• _DIRECTIONS FOR THIS TASK_:
Nothing in the records may change. Output them all exactly.

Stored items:
=== Section Start ===

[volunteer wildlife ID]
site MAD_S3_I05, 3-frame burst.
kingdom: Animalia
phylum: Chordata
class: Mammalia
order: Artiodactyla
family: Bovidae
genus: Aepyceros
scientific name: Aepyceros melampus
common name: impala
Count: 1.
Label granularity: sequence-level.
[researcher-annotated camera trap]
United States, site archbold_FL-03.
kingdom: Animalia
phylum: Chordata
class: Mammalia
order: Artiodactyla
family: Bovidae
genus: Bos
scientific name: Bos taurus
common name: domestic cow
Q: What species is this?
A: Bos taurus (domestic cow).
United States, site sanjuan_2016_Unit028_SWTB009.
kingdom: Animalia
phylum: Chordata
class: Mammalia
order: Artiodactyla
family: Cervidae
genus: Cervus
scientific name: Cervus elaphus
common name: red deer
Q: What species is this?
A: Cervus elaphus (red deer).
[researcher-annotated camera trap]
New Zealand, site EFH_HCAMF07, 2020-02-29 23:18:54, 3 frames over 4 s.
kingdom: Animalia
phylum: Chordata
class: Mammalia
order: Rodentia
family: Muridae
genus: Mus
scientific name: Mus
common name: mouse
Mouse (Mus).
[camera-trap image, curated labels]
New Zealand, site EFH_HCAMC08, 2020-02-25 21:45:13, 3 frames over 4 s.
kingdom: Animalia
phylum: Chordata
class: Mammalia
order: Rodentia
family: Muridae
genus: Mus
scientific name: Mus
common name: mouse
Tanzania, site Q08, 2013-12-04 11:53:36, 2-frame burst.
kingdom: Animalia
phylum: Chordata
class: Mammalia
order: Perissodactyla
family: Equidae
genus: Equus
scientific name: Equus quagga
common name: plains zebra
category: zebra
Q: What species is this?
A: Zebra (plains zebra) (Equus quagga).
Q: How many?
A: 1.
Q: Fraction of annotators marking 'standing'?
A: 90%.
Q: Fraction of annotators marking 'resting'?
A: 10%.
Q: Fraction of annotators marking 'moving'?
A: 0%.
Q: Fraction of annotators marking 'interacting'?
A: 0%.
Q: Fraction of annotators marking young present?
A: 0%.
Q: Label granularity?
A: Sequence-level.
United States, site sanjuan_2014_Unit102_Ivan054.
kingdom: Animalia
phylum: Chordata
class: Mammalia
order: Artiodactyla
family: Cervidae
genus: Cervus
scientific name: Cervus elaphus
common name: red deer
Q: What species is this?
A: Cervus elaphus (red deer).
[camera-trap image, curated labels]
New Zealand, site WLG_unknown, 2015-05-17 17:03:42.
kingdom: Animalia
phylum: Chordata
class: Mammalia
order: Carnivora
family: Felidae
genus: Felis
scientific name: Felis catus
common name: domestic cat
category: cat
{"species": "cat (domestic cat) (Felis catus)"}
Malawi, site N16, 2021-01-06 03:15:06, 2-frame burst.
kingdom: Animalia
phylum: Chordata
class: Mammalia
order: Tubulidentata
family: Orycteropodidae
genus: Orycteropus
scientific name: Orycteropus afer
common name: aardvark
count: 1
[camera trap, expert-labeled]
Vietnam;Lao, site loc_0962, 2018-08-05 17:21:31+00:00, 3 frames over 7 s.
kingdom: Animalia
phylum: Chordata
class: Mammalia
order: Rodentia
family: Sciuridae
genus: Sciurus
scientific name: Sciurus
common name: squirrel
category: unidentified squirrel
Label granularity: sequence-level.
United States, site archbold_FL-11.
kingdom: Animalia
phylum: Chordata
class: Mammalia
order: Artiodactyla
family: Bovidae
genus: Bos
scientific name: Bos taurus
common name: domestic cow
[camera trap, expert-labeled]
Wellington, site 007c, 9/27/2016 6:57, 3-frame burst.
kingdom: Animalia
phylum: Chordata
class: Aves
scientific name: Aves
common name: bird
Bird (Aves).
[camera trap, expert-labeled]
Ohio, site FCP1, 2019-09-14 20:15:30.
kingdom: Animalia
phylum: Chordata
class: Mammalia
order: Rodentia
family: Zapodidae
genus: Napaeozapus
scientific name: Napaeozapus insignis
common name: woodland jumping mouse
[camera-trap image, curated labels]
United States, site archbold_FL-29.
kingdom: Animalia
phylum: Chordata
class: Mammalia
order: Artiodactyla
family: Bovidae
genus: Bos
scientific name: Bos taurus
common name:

=== Section End ===

• _TASK RESULT_:
[volunteer wildlife ID]
site MAD_S3_I05, 3-frame burst.
kingdom: Animalia
phylum: Chordata
class: Mammalia
order: Artiodactyla
family: Bovidae
genus: Aepyceros
scientific name: Aepyceros melampus
common name: impala
Count: 1.
Label granularity: sequence-level.
[researcher-annotated camera trap]
United States, site archbold_FL-03.
kingdom: Animalia
phylum: Chordata
class: Mammalia
order: Artiodactyla
family: Bovidae
genus: Bos
scientific name: Bos taurus
common name: domestic cow
Q: What species is this?
A: Bos taurus (domestic cow).
United States, site sanjuan_2016_Unit028_SWTB009.
kingdom: Animalia
phylum: Chordata
class: Mammalia
order: Artiodactyla
family: Cervidae
genus: Cervus
scientific name: Cervus elaphus
common name: red deer
Q: What species is this?
A: Cervus elaphus (red deer).
[researcher-annotated camera trap]
New Zealand, site EFH_HCAMF07, 2020-02-29 23:18:54, 3 frames over 4 s.
kingdom: Animalia
phylum: Chordata
class: Mammalia
order: Rodentia
family: Muridae
genus: Mus
scientific name: Mus
common name: mouse
Mouse (Mus).
[camera-trap image, curated labels]
New Zealand, site EFH_HCAMC08, 2020-02-25 21:45:13, 3 frames over 4 s.
kingdom: Animalia
phylum: Chordata
class: Mammalia
order: Rodentia
family: Muridae
genus: Mus
scientific name: Mus
common name: mouse
Tanzania, site Q08, 2013-12-04 11:53:36, 2-frame burst.
kingdom: Animalia
phylum: Chordata
class: Mammalia
order: Perissodactyla
family: Equidae
genus: Equus
scientific name: Equus quagga
common name: plains zebra
category: zebra
Q: What species is this?
A: Zebra (plains zebra) (Equus quagga).
Q: How many?
A: 1.
Q: Fraction of annotators marking 'standing'?
A: 90%.
Q: Fraction of annotators marking 'resting'?
A: 10%.
Q: Fraction of annotators marking 'moving'?
A: 0%.
Q: Fraction of annotators marking 'interacting'?
A: 0%.
Q: Fraction of annotators marking young present?
A: 0%.
Q: Label granularity?
A: Sequence-level.
United States, site sanjuan_2014_Unit102_Ivan054.
kingdom: Animalia
phylum: Chordata
class: Mammalia
order: Artiodactyla
family: Cervidae
genus: Cervus
scientific name: Cervus elaphus
common name: red deer
Q: What species is this?
A: Cervus elaphus (red deer).
[camera-trap image, curated labels]
New Zealand, site WLG_unknown, 2015-05-17 17:03:42.
kingdom: Animalia
phylum: Chordata
class: Mammalia
order: Carnivora
family: Felidae
genus: Felis
scientific name: Felis catus
common name: domestic cat
category: cat
{"species": "cat (domestic cat) (Felis catus)"}
Malawi, site N16, 2021-01-06 03:15:06, 2-frame burst.
kingdom: Animalia
phylum: Chordata
class: Mammalia
order: Tubulidentata
family: Orycteropodidae
genus: Orycteropus
scientific name: Orycteropus afer
common name: aardvark
count: 1
[camera trap, expert-labeled]
Vietnam;Lao, site loc_0962, 2018-08-05 17:21:31+00:00, 3 frames over 7 s.
kingdom: Animalia
phylum: Chordata
class: Mammalia
order: Rodentia
family: Sciuridae
genus: Sciurus
scientific name: Sciurus
common name: squirrel
category: unidentified squirrel
Label granularity: sequence-level.
United States, site archbold_FL-11.
kingdom: Animalia
phylum: Chordata
class: Mammalia
order: Artiodactyla
family: Bovidae
genus: Bos
scientific name: Bos taurus
common name: domestic cow
[camera trap, expert-labeled]
Wellington, site 007c, 9/27/2016 6:57, 3-frame burst.
kingdom: Animalia
phylum: Chordata
class: Aves
scientific name: Aves
common name: bird
Bird (Aves).
[camera trap, expert-labeled]
Ohio, site FCP1, 2019-09-14 20:15:30.
kingdom: Animalia
phylum: Chordata
class: Mammalia
order: Rodentia
family: Zapodidae
genus: Napaeozapus
scientific name: Napaeozapus insignis
common name: woodland jumping mouse
[camera-trap image, curated labels]
United States, site archbold_FL-29.
kingdom: Animalia
phylum: Chordata
class: Mammalia
order: Artiodactyla
family: Bovidae
genus: Bos
scientific name: Bos taurus
common name:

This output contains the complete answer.